FTX Collapse: The $32 Billion Fraud That Shook Crypto

FTX, founded by Sam Bankman-Fried in 2019, grew to become the third-largest crypto exchange in the world with a peak valuation of $32 billion. SBF, as he was known, became the public face of “responsible crypto” — testifying before Congress, donating to politicians, and advocating for regulation. Then on November 8, 2022, it all collapsed in five days.

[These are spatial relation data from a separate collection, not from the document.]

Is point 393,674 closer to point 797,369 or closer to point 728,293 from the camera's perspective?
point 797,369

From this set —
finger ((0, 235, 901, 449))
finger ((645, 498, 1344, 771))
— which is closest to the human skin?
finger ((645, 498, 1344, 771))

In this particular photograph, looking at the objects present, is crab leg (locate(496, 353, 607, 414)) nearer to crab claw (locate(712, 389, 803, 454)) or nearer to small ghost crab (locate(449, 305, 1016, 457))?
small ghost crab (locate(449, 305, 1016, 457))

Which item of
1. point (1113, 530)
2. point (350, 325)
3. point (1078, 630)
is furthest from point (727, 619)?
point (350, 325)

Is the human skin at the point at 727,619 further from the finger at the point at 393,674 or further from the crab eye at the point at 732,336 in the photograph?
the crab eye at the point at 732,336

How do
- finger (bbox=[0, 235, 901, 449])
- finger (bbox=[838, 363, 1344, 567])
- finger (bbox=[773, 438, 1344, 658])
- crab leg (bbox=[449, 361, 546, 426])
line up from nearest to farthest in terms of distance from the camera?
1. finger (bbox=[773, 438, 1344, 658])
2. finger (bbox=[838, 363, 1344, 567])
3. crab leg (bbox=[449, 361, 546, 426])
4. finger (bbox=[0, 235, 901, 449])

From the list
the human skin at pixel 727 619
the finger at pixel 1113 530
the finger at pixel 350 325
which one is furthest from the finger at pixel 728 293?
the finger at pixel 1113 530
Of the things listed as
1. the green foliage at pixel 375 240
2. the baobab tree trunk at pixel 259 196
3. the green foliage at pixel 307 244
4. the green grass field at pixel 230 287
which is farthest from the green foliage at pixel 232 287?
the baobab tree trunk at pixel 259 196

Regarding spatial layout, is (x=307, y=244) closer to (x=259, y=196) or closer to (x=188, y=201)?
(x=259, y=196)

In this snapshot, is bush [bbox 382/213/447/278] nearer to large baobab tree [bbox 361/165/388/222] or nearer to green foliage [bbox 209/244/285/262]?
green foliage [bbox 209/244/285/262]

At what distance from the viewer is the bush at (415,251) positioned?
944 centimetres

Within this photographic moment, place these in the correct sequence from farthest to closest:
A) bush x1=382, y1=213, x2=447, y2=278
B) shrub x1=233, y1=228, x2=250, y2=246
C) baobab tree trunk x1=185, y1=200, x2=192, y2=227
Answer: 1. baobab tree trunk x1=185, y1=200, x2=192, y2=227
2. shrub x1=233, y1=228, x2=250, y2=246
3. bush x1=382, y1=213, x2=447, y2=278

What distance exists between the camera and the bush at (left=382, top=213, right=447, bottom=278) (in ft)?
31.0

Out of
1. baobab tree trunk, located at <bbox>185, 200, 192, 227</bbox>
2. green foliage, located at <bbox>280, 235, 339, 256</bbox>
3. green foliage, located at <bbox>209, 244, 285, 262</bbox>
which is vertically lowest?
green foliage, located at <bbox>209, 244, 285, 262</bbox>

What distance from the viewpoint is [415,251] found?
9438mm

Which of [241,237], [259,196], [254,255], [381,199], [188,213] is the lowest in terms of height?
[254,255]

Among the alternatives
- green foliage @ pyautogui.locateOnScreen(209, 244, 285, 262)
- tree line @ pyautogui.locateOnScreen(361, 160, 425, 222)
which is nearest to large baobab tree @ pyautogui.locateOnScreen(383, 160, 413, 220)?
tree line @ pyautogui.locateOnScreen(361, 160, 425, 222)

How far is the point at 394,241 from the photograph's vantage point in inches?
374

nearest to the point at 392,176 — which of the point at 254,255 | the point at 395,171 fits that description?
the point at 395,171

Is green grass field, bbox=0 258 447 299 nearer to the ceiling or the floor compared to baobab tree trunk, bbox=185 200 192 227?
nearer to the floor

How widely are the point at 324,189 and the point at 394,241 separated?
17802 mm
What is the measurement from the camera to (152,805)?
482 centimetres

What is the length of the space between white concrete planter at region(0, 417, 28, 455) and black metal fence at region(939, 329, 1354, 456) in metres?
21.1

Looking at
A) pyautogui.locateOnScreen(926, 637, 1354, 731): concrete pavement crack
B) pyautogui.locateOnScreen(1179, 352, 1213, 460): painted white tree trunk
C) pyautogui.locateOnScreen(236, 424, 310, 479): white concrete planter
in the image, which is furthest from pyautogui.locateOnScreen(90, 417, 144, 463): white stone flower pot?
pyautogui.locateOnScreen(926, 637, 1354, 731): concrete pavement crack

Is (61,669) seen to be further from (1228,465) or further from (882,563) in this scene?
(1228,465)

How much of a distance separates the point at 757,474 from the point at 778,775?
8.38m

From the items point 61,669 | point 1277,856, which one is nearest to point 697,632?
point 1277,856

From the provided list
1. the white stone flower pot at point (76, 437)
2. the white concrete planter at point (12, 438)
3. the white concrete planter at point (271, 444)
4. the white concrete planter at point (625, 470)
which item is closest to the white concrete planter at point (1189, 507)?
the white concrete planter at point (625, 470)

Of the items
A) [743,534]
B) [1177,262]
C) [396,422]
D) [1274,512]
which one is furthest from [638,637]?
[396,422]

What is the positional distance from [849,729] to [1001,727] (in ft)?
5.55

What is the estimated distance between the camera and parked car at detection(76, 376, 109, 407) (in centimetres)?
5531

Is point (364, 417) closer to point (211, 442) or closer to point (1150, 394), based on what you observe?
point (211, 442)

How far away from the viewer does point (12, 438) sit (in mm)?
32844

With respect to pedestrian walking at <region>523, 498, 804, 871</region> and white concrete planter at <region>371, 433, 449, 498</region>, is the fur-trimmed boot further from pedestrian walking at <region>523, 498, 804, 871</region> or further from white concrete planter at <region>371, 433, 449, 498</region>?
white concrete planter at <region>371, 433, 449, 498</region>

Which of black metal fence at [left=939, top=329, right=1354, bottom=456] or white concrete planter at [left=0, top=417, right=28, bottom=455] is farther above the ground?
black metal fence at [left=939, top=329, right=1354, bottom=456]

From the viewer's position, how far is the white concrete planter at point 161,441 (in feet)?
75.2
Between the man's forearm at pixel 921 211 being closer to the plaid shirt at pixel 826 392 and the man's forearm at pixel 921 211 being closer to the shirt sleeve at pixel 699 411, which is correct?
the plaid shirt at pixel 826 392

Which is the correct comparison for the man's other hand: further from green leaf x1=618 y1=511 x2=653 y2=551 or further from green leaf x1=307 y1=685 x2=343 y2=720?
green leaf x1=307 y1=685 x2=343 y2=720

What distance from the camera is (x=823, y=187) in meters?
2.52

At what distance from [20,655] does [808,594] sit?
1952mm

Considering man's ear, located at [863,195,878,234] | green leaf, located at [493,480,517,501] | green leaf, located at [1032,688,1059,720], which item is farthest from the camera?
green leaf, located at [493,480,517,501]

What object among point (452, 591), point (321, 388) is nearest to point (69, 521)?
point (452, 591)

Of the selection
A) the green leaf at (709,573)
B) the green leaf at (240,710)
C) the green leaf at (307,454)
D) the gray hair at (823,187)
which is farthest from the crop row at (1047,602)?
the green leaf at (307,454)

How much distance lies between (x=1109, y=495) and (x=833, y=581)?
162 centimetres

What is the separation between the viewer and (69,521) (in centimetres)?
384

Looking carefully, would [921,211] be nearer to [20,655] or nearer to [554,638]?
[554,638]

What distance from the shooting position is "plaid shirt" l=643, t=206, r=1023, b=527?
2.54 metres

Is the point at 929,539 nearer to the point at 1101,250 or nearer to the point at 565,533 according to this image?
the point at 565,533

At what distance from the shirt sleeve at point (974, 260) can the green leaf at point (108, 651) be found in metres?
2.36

The catalyst was a CoinDesk article on November 2 revealing that Alameda Research — SBF’s trading firm, supposedly separate from FTX — held billions in FTT tokens (FTX’s exchange token) as assets on its balance sheet. Binance CEO CZ tweeted that Binance would liquidate its FTT holdings. FTX users panicked and withdrew $6 billion in 72 hours. FTX couldn’t meet redemptions because the money wasn’t there — it had been lent to Alameda.

FTX filed for bankruptcy on November 11, 2022. The subsequent investigation revealed staggering fraud: customer funds had been secretly transferred to Alameda, which had lost billions on bad trades and investments. FTX’s accounting was essentially non-existent — the company used QuickBooks. Billions in customer deposits were unaccounted for. It was the largest financial fraud in crypto history and one of the largest in American history.

SBF was arrested in the Bahamas in December 2022, extradited to the US, tried in October 2023, convicted on all seven charges of fraud and conspiracy, and sentenced to 25 years in federal prison in March 2024. Caroline Ellison (Alameda CEO) and Gary Wang (FTX CTO) cooperated with prosecutors and received reduced sentences. The trial revealed that SBF had knowingly used customer funds for personal expenses, political donations, and Alameda’s trading losses. The “boy genius” narrative collapsed completely under the weight of the evidence.